Tasks to complete:
#1 Rewrite the Daphne Pollard text starting with "Like many of" and going on through "and Harry Trott.", replacing "stage name" with "professional name".
#2 According to the Daphne Pollard text, at what age did she join the Pollard Lilliputian Opera Company?

Text provided:
Australian-born actress, singer, and dancer (1891–1978)

Daphne Pollard (born Daphne Trott; October 19, 1891 – February 22, 1978) was an Australian-born vaudeville performer and dancer, active on stage and later in American films, mostly short comedies. Between 1928 and 1935 she had almost 60 screen credits.

==Diminutive stage star==
Born Daphne Trott, in the inner Melbourne suburb of Fitzroy, to Walter William Trott and Annie Trott (née Daniels), she joined the Pollard Lilliputian Opera Company at the age of six, having been taken to rehearsals by her older sister, Ivy, who was also a performer. The Pollard company featured performers whose ages ranged from six to sixteen years, playing light opera, operetta and musical comedy (LeCoq, Offenbach, etc.). They toured Australia, New Zealand and the United States in the late nineteenth and early twentieth centuries and were well received and highly acclaimed.

Like many of its performers, Daphne Trott took her stage name from the Pollard company. In later years she claimed she was related to the "cricketing Trotts," presumably meaning famous Australian cricketers Albert Trott and Harry Trott.

Source material:

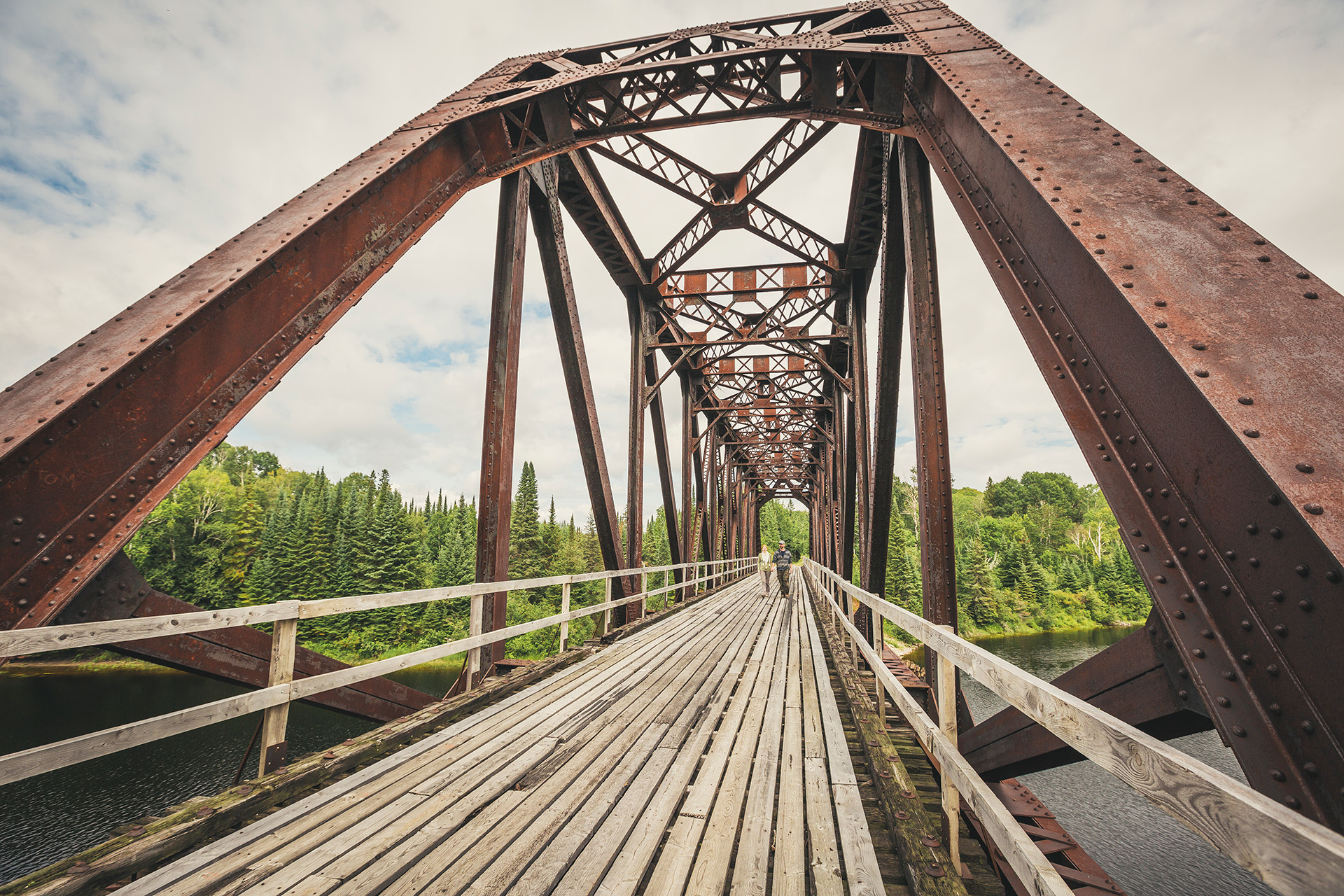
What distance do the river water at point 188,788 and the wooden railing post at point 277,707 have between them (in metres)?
7.59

Solved tasks:
#1
Like many of its performers, Daphne Trott took her professional name from the Pollard company. In later years she claimed she was related to the "cricketing Trotts," presumably meaning famous Australian cricketers Albert Trott and Harry Trott.

#2 At age six.